* [GIVEN EXERCISE]: Reproduce the listing below verbatim, omitting the pictures.

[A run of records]
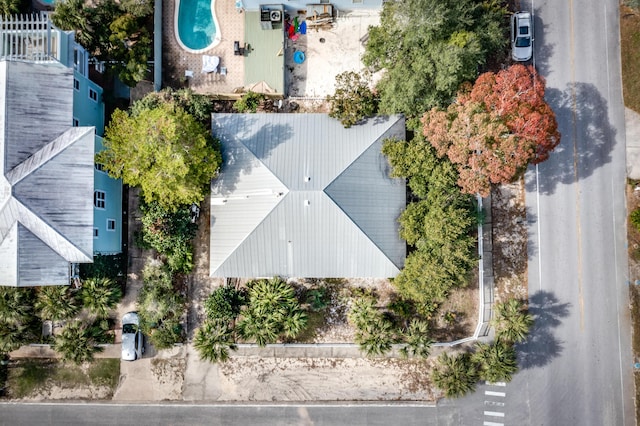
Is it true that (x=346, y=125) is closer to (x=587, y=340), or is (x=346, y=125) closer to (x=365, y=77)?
(x=365, y=77)

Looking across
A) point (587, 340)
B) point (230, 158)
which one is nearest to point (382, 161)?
point (230, 158)

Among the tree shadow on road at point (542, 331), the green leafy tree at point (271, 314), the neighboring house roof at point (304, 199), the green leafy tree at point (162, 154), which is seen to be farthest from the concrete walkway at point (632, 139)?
the green leafy tree at point (162, 154)

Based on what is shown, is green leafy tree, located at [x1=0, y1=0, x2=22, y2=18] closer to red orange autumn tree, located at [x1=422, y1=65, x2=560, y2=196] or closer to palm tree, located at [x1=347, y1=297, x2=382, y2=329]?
red orange autumn tree, located at [x1=422, y1=65, x2=560, y2=196]

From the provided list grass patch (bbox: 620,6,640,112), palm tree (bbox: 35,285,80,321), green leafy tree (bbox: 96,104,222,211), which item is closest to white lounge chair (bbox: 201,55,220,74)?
green leafy tree (bbox: 96,104,222,211)

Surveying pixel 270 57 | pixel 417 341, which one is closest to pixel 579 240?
pixel 417 341

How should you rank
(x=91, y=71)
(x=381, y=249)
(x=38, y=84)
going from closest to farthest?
1. (x=38, y=84)
2. (x=381, y=249)
3. (x=91, y=71)

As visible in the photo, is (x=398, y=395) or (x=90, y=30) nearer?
(x=90, y=30)
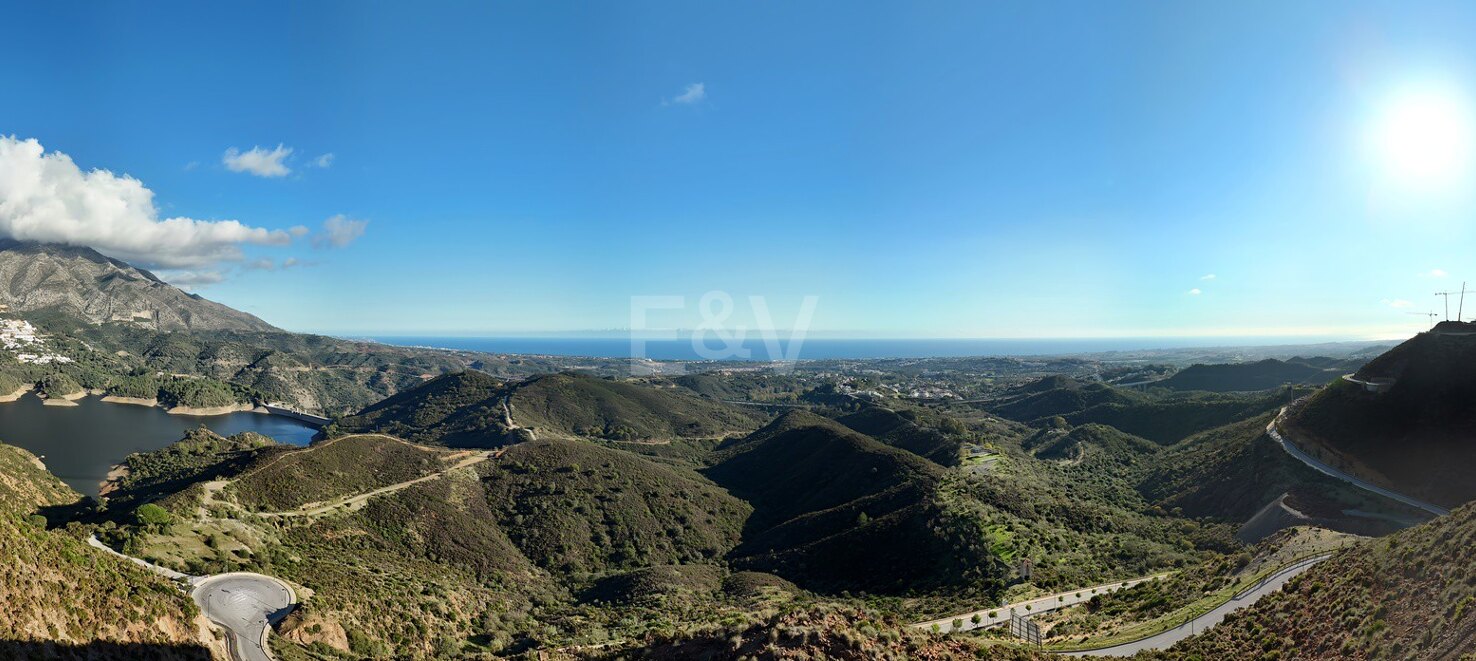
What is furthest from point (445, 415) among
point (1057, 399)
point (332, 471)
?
point (1057, 399)

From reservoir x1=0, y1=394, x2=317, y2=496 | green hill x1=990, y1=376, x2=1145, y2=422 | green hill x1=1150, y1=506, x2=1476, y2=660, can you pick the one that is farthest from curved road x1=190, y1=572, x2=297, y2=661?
green hill x1=990, y1=376, x2=1145, y2=422

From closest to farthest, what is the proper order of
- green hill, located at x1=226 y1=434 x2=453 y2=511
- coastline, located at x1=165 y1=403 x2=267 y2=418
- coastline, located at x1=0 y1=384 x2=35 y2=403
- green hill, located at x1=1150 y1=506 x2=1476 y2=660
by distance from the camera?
green hill, located at x1=1150 y1=506 x2=1476 y2=660 → green hill, located at x1=226 y1=434 x2=453 y2=511 → coastline, located at x1=0 y1=384 x2=35 y2=403 → coastline, located at x1=165 y1=403 x2=267 y2=418

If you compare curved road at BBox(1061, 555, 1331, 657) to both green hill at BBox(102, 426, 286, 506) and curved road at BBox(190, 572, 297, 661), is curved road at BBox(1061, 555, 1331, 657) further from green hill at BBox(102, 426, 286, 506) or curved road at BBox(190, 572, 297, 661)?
green hill at BBox(102, 426, 286, 506)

* [FINISHED EXERCISE]:
Is it true that (x=346, y=125) is closer to (x=587, y=340), or is (x=346, y=125) closer to (x=365, y=77)?
(x=365, y=77)

Looking across
A) point (587, 340)
B) point (230, 158)
which one is nearest to point (382, 161)?
point (230, 158)

Among the tree shadow on road at point (542, 331), the green leafy tree at point (271, 314), the neighboring house roof at point (304, 199), the green leafy tree at point (162, 154), which is seen to be farthest from the concrete walkway at point (632, 139)?
the green leafy tree at point (162, 154)

Based on what is shown, is green leafy tree, located at [x1=0, y1=0, x2=22, y2=18] closer to red orange autumn tree, located at [x1=422, y1=65, x2=560, y2=196] or closer to palm tree, located at [x1=347, y1=297, x2=382, y2=329]?
red orange autumn tree, located at [x1=422, y1=65, x2=560, y2=196]

From the provided list grass patch (bbox: 620,6,640,112), palm tree (bbox: 35,285,80,321), green leafy tree (bbox: 96,104,222,211), which item is closest to white lounge chair (bbox: 201,55,220,74)?
green leafy tree (bbox: 96,104,222,211)

Surveying pixel 270 57 | pixel 417 341, which one is closest to pixel 579 240?
pixel 417 341

How should you rank
(x=91, y=71)
(x=381, y=249)
(x=38, y=84)
going from closest to farthest?
1. (x=38, y=84)
2. (x=381, y=249)
3. (x=91, y=71)

As visible in the photo, is (x=398, y=395) or (x=90, y=30) nearer?
(x=90, y=30)
What is furthest from point (445, 415) among
point (1057, 399)
point (332, 471)
?
point (1057, 399)

From reservoir x1=0, y1=394, x2=317, y2=496 | green hill x1=990, y1=376, x2=1145, y2=422 | green hill x1=1150, y1=506, x2=1476, y2=660, can you pick the one that is farthest from curved road x1=190, y1=572, x2=297, y2=661?
green hill x1=990, y1=376, x2=1145, y2=422

From closest to farthest, what is the proper order of
- green hill, located at x1=226 y1=434 x2=453 y2=511
- coastline, located at x1=165 y1=403 x2=267 y2=418
- coastline, located at x1=0 y1=384 x2=35 y2=403
- green hill, located at x1=1150 y1=506 x2=1476 y2=660
by distance from the camera?
green hill, located at x1=1150 y1=506 x2=1476 y2=660 → green hill, located at x1=226 y1=434 x2=453 y2=511 → coastline, located at x1=0 y1=384 x2=35 y2=403 → coastline, located at x1=165 y1=403 x2=267 y2=418

If you compare curved road at BBox(1061, 555, 1331, 657) to both green hill at BBox(102, 426, 286, 506) and curved road at BBox(190, 572, 297, 661), is curved road at BBox(1061, 555, 1331, 657) further from green hill at BBox(102, 426, 286, 506) or curved road at BBox(190, 572, 297, 661)?
green hill at BBox(102, 426, 286, 506)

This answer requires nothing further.